Nowhere is that stonework more evident than in the water feature, which Meyers says was really the last part of the design element and — he feels — pulls the patio and fire pit areas together while providing visual interest from the home’s dining room.
“We actually built sort of a moat between the house and the fire pit area because we raised the grade and we had to make sure it drained correctly,” he says. “It really became a streambed, which acts as the overflow for the water feature.”
Meyers particularly likes the big bridge stones that serve as pathways. He’s also proud of the fact that while the feature looks natural, it was built like a permanent structure and everything is concreted in.
The plant palette for the project includes Japanese silver bells and Japanese maples as the focal point trees, with plenty of woody shrubs.
Good compaction on the site was critical because of the grading he says, although the biggest challenge with the project was the weather. The long design period meant that work on the site didn’t start until November.

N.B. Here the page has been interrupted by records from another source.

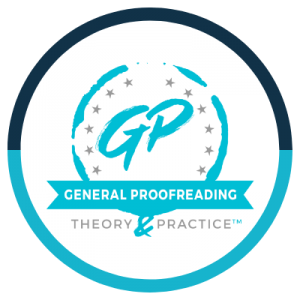 Proofreading Credential Badge
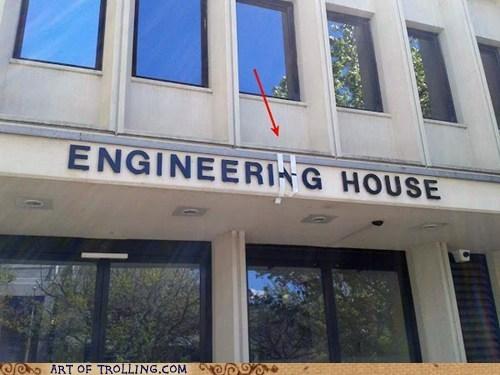 sign school IRL engineering - 6715058688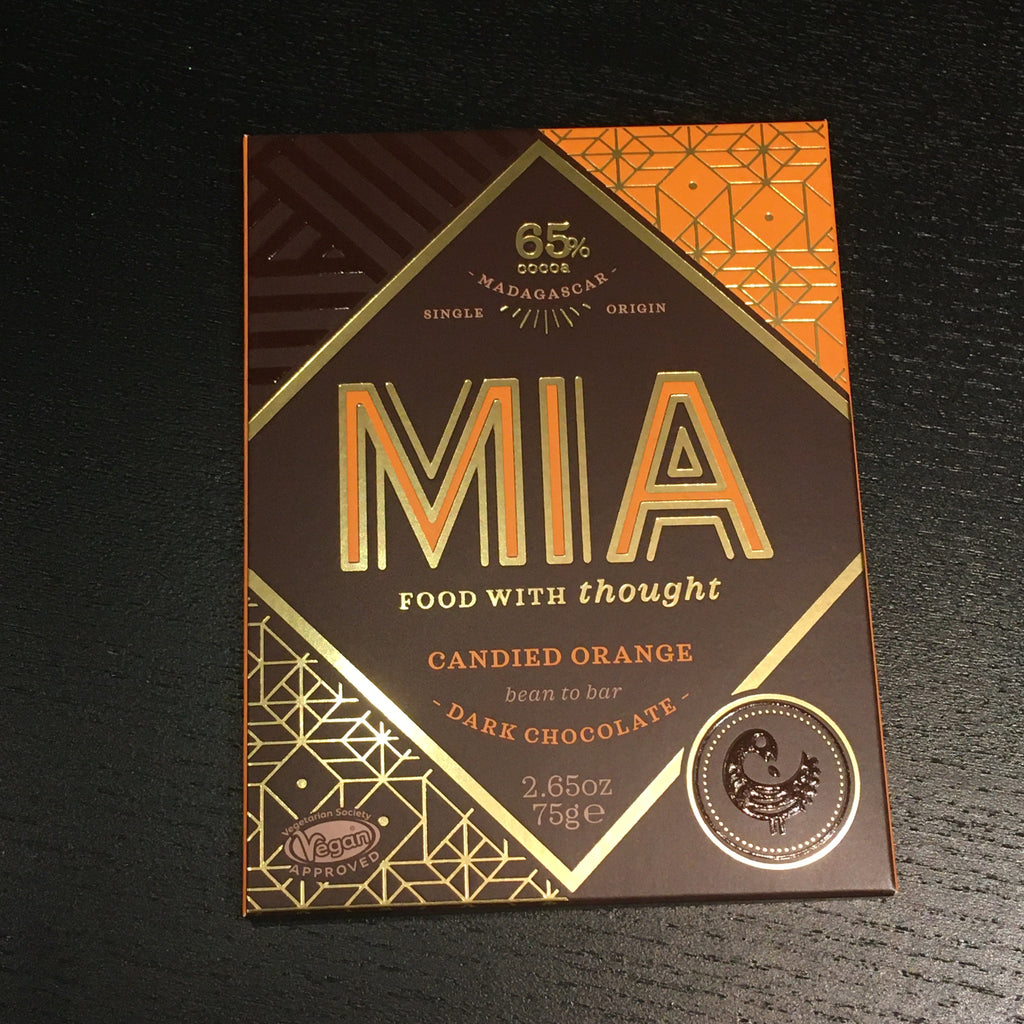 MIA - Madagascar - 65% with Candied Orange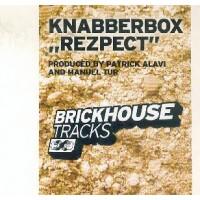 KNABBERBOX - Rezpect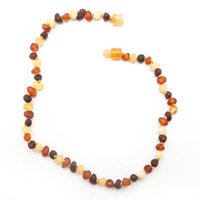 Healing Hazel Baltic Amber 11-Inch Baby Necklace in Raw Brown Multi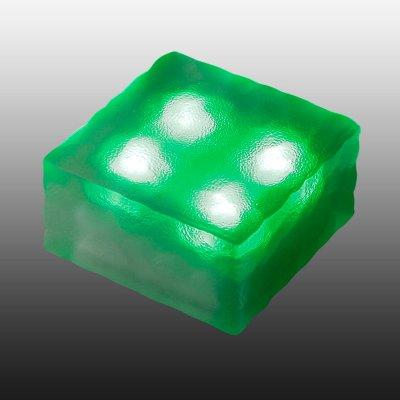 Уличный Novotech 357248Грунтовые<br><br><br>Тип товара: Уличный светильник<br>Тип лампы: LED - светодиодная<br>Ширина, мм: 100<br>Длина, мм: 100<br>Высота, мм: 50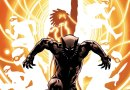 Review: Black Panther Vol. 2- A Nation Under Our Feet Book Two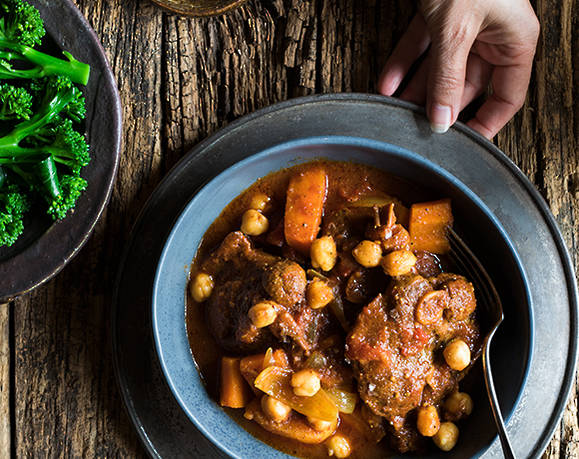 LAMB & CHICKPEA STEW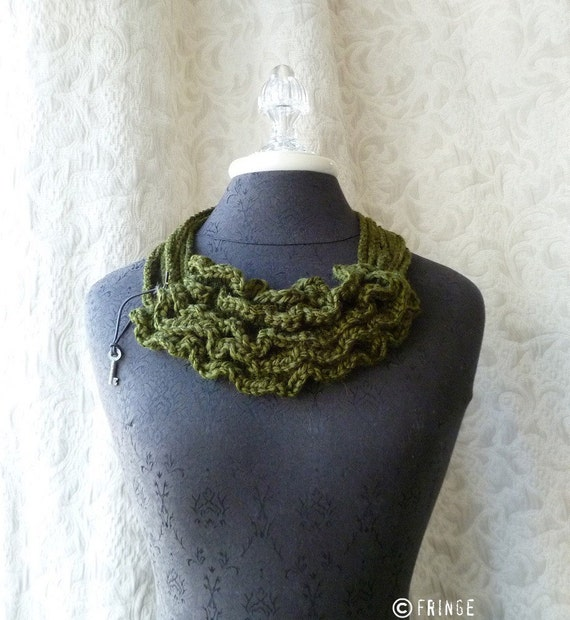 Bustle Collar - Wild West Series. Wearable Fiber Art.
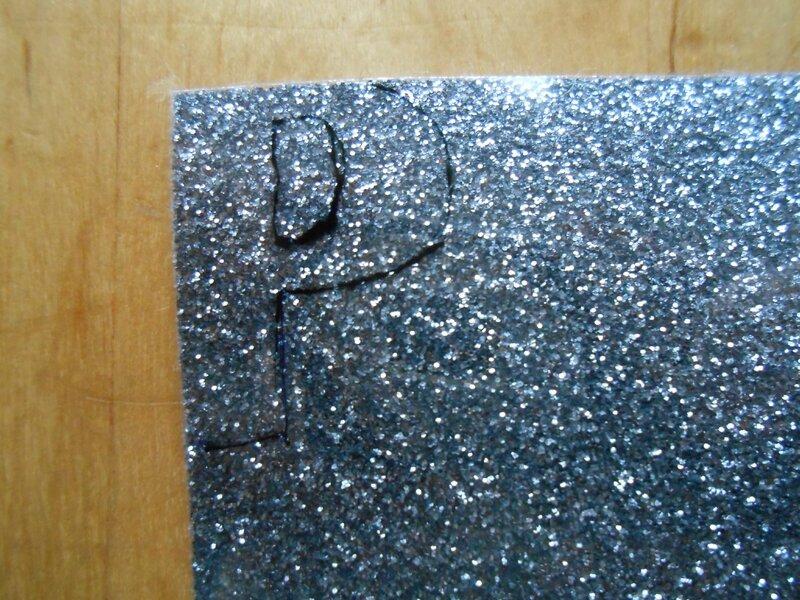 En mode petit lutin 6 diy transfert feuille - Transfert tissu fer a repasser ...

“The weather was really challenging,” Meyers says. “When we were doing the rockwork we had to have shelters and cover the site at night so it didn’t freeze after we’d done our stonework. We also had to deal with snow and rain events.”
Fortunately, he adds, the clients were out-of-town during the three-month construction period. During that time, the workforce on the site ranged from two to five men, with much of the work being handled by a three-man crew.
Despite the weather, the approximately $85,000 project turned out to be not only an award-winner, but also a success as far as Meyers is concerned. For one thing, he’s very proud of the relationship he developed with his clients.
“They have become some of our best cheerleaders,” he says. “I can’t tell you how much work they have personally helped us get since the project was completed. We had them go to Greensboro with us to accept the award.
“That’s really what it’s all about,” Meyers adds. “When you build good relationships, you’re going to have all the work you want.”
And, he says, the project taught him to trust his own process. He admits that like many landscape design/build operations, he doesn’t charge enough for his design work, but the number one goal is to come up with a design that’s really special so clients will invest their money in the project.
“We drew this design three times,” Meyers concludes. “I had to push other people back, but we stuck to our guns and everybody was patient and waited on us. I let the project and the process dictate what needed to happen and it took us to this wonderful composition.”